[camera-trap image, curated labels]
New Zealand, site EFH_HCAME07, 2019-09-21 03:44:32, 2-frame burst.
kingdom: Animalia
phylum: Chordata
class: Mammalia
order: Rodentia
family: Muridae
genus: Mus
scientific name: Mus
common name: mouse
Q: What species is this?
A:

- - - - - - -

Task to complete: Transcribe exactly, and only, the lines from the one holding "class: Mammalia" through the final line of the listing.

Answer to this exercise:
class: Mammalia
order: Rodentia
family: Muridae
genus: Mus
scientific name: Mus
common name: mouse
Q: What species is this?
A:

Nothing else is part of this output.